Für uns Jusstudenten schade ist, dass die Regierungskoalition zu keiner Einigung betreffend einer Zugangsregelung für unser stark überlaufenes Studium kam. Die Regelungen des UG über ein Zugangsmanagement für besonders stark nachgefragte Studien (BWL, Biologie, Pharmazie, Informatik und Architektur) wird somit leider vorerst nicht auf das Studium der Rechtswissenschaften ausgeweitet. Es kommt demnach zu keiner Verbesserung der Lehre und des Betreuungsverhältnisses. Die mit dieser Novelle beschlossenen und aus unserer Sicht gelungenen Detailbestimmungen darüber, wie ein Zugangsmanagement aus zu sehen hat, wirken sich daher nicht auf unser Studium aus.

Trotz überfüllter Hörsäle, einem schlechtem Betreuungsverhältnis, stetig steigender  Studienanfängerzahl und dem somit leider offensichtlichen Bedarf fand der Wissenschaftsminister für seinen ausdrücklichen Wunsch leider keine Mehrheit im Nationalrat.

Auch wenn die Bestimmungen über eine Zugangsregelung nicht für unser Studium relevant sind, möchten wir euch dennoch einen kurzen Überblick über die positiven Veränderungen bieten.

Das Zugangsverfahren zu besonders stark nachgefragten Studien, wird nur wenn die Zahl der Bewerber die im Gesetz festgelegte Zahl an Studienplätzen überschreitet tatsächlich durchgeführt. Eine wichtige Forderung aus dem Positionspapier der AktionsGemeinschaft wurde somit erfüllt. Weiters stellt  §71c Abs 6 Z 2 klar, dass das Aufnahmeverfahren so gestaltet werden muss, dass es zu keiner Diskriminierung auf Grund des Geschlechts oder der sozialen Herkunft kommen kann.

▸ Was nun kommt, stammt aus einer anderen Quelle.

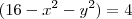 (16-x^2-y^2)=4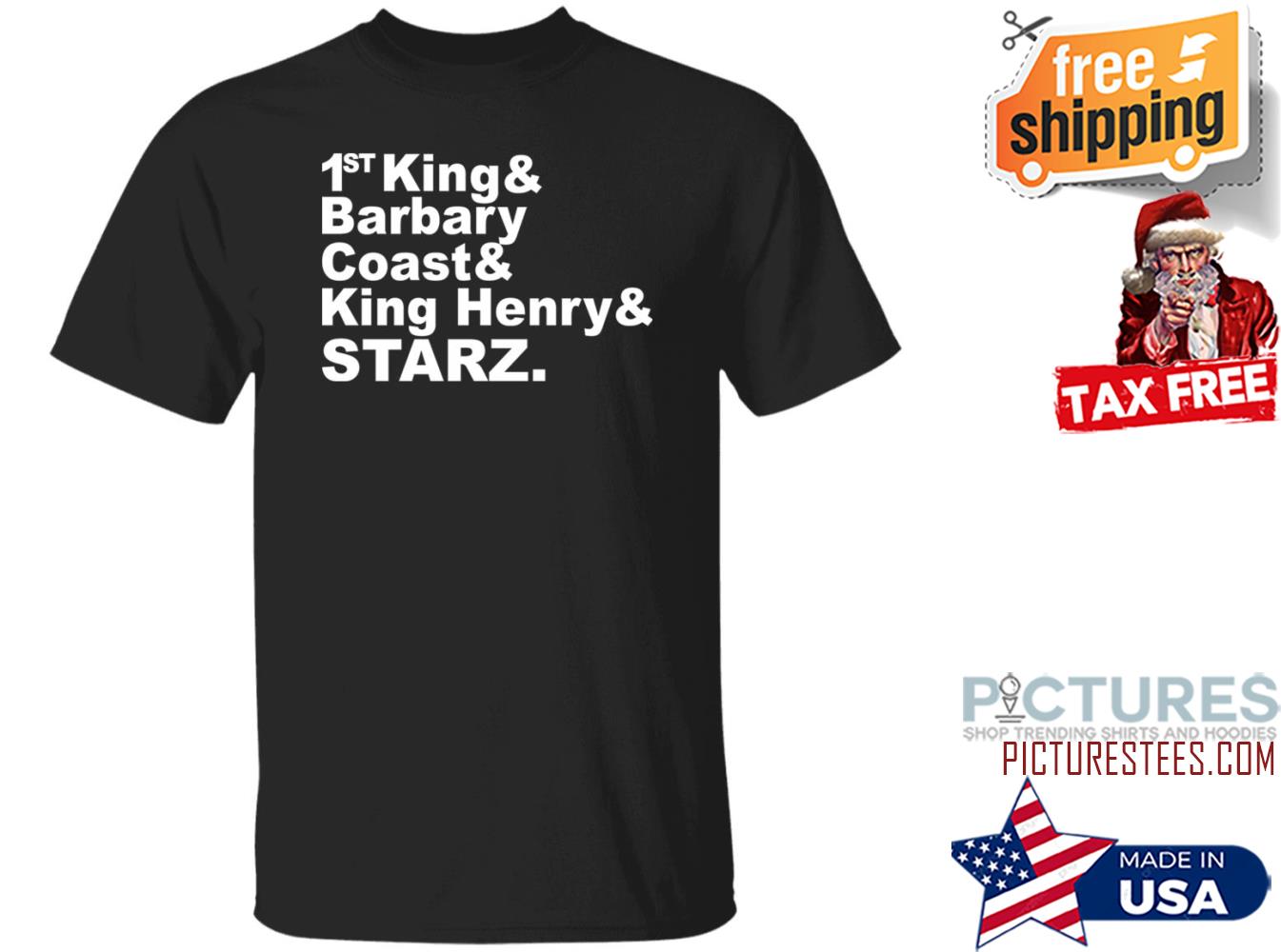 Djrtistic 1St King And Barbary Coast And King Henry And Starz Shirt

Der Test selbst darf ausschließlich für das jeweilige Studium relevante Leistungskriterien abprüfen. Materialien zur Prüfungsvorbereitung haben rechtzeitig und kostenlos auf der Homepage der Universität zur Verfügung gestellt zu werden. In die Prüfungsunterlagen des Aufnahmetests kann von den Bewerbern ferner ab nun nach den regulären Bestimmungen des UG Einsicht genommen werden. Die Umsetzung all dieser dem Konzeptpapier der AktionsGemeinschaft entlehnten Bestimmungen begrüßen wir ganz besonders.

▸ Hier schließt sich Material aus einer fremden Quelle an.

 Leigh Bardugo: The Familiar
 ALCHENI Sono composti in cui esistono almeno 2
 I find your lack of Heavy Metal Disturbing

Die Aktionsgemeinschaft Jus wird sich auch weiterhin vehement auf allen Ebenen für die Einführung notwendiger Zugangsregeln einsetzen. Aufgrund der derzeitigen Überbelegung unseres Studiums und dementsprechender Studienbedingungen, befürworten wir daher - genauso wie mehr als zwei Drittel der Jusstudenten -  einen fairen und facheinschlägigen Aufnahmetest.

Ein erheblicher Kritikpunkt an der Novelle ist allerdings, dass es leider wieder einmal nicht möglich war eine ordentliche Hochschulfinanzierung, welche sich am einzelnen Studienplatz orientiert zu gewährleisten. Für eine vernünftige und faire Ausstattung der Universitäten ist die Implementierung der Studienplatzfinanzierung allerdings unerlässlich. Etwas skurril wirkt daher, dass viele Bestimmungen des UG auf die bereits lang gewünschte Studienplatzfinanzierung Bezug nehmen. Diese allerdings mangels nötigem Budget nicht Teil der UG Novelle wurde.

Bei den Änderungen der Professorenbestellung begrüßen wir die Mittelbereitstellung für Professorenstellen in besonders stark nachgefragten Studien. Dies wird hoffentlich rasch zur Berufung zusätzlicher Professoren in unserem Haus führen. Hervorzuheben ist hierbei, dass einige dieser Stellen explizit für bereits an der Universität lehrende Dozenten vorgesehen sind und wir somit in Zukunft hoffentlich nicht mehr so stark vom Verlust guter und beliebter Lehrender betroffen sind.

Zusammenfassend greift diese Novelle des Universitätsgesetzes eindeutig zu kurz. Es wurden viele Schritte in die richtige Richtung gesetzt, aber leider sind die Regelungen insgesamt doch sehr inkonsequent, weshalb wir keine echte Verbesserung der Studienbedingungen erwarten.